A few months ago (fall of 2015), my 6 year old daughter saw a crochet kit at a bookstore. It was the kind of kit that comes with a crochet hook, yarn and a book of patterns. There’s enough yarn to create two small projects and hopefully get you started with a new hobby.
My daughter immediately hatched an idea in her head – she would have us buy the kit, then she could learn how to crochet and create some adorable little animals to play with.
It was a perfect plan in a 6 year old’s mind… until we said no.
Teaching By Learning
We didn’t completely say no to the idea of her learning how to crochet, though. Really, I thought it was a good idea for her to learn, but I didn’t want to buy that $15 kit when I knew we could buy yarn and a hook at a craft store for $3 total. So, that’s what we did – we went to the craft store and bought few things of yarn and a couple of crochet hooks.
My grandma taught me to crochet when I was about 10 years old, so I knew what I was getting into. I told my daughter I would teach myself how to crochet again, and I would teach her at the same time.
Do You Want To Build A Snowman?
Fast forward to Christmas vacation in December of 2015 and I have a storage container full of yarn, crochet hooks, needles, scissors and other accessories. I’ve made a dozen toys and my daughter has learned the basic crochet chain pattern.
Now my mom wants me to make her a snowman.
Only, I’ve never made a snowman.
Sure, I’ve made other round things – an octopus, a few heads for other little dolls, etc – but a snowman? How do I do that? Is it just two round balls and a scarf?
How do I do a hat? Or a nose that sticks out?
As I was figuring out the body sections, I made a guess as to how I could do a hat. The nose was based on turtle legs, and the scarf – well, I found a pattern for a stuffed toy scarf. In the end, the basic patterns I used, modified and repurposed, produced a result that was better than I had expected!
I am quite proud of what I made, and ended up creating a second snowman for my grandma. This one was a little shorter, a little cuter, and had a lot of other improvements in how I made it.
Both my mom and grandma were very pleased with their snowmen, and it was a good Christmas break, over-all.
Manipulating Patterns To Create Something New
During the creation of the second snowman, though, something about the reality of crocheting started to sink in.
I realized I don’t need to know how to make a snowman, to make one. All I need are a few basic patterns to manipulate, and I can probably produce the desired result.
So I take this new-found idea and I run with it. I start making things I’ve never seen before, or only have ideas about, including the BB8 droid from Star Wars: The Force Awakens (which I have seen 3 times, in theatre :P)
And somewhere in these moments of manipulating yarn in a single, continuous line, I recognized the parallels between patterns in crochet and software development.
I Don’t Know How… Not Yet
Like the snowman or the BB8 that I crochet’d, I don’t know exactly how to build most of the software projects, prior to building them. Rather, I have many small patterns in my mind, with each of these patterns being made of smaller patterns, still.

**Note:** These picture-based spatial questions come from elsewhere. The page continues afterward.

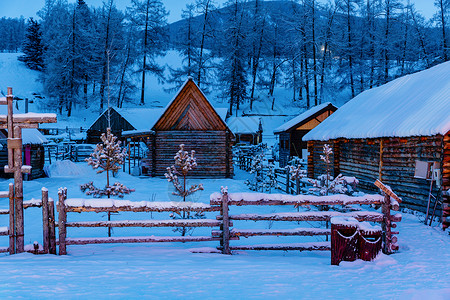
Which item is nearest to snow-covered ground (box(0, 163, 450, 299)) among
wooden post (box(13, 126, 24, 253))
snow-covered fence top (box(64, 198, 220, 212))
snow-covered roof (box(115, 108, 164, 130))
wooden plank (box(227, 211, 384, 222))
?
wooden post (box(13, 126, 24, 253))

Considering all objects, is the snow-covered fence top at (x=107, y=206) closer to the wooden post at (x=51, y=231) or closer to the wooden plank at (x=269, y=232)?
the wooden post at (x=51, y=231)

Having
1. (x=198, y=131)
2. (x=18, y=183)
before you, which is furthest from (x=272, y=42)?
(x=18, y=183)

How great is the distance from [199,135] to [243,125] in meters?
22.7

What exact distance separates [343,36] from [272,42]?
16.5 meters

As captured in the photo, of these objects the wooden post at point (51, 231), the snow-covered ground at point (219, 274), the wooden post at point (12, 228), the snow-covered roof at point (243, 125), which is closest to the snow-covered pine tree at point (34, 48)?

I know how to use MongoDB, SQL Server, Oracle and other database systems. I know how to handle HTTP requests with Express.js, and serve HTML in response. I can organize files into separate folders based on features and functionality… and so much more.
Each of these things I know how to do represents a pattern – a basic method of solving a particular problem. But it’s not the one small thing that makes the software useful or complete. Neither does one round ball make a complete snowman or a BB8. Rather, it’s the combination of the individual pieces that produce the desired end result.

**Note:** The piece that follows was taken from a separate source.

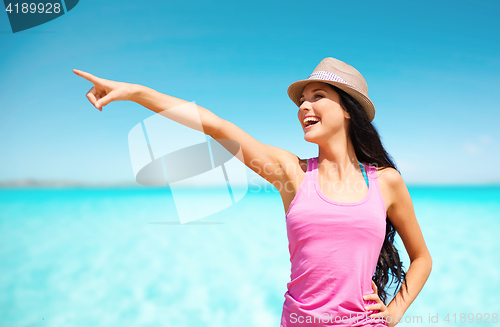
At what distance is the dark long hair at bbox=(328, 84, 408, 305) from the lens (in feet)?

It’s not that I have a cookie-cutter, copy & paste chunk of code for each part that I need. Instead, I have worked through the basic crochet stitch patterns, the basic expand and reduce patterns, the basic shape of a ball or a hat, and I have begun to understand the purpose for the pattern.
In the same way, I have collected a series of software patterns through repetition, practice and use. I worked through the basics of database connections, HTTP request handling, middleware, messaging systems, and more. These represent patterns of implementation that I can use, modify and implement as needed.
And from there – from the place where I know the technology and the patterns – I can spend my time on the more important aspects of any given project: learning what the business needs, and understanding the problems they are trying to solve.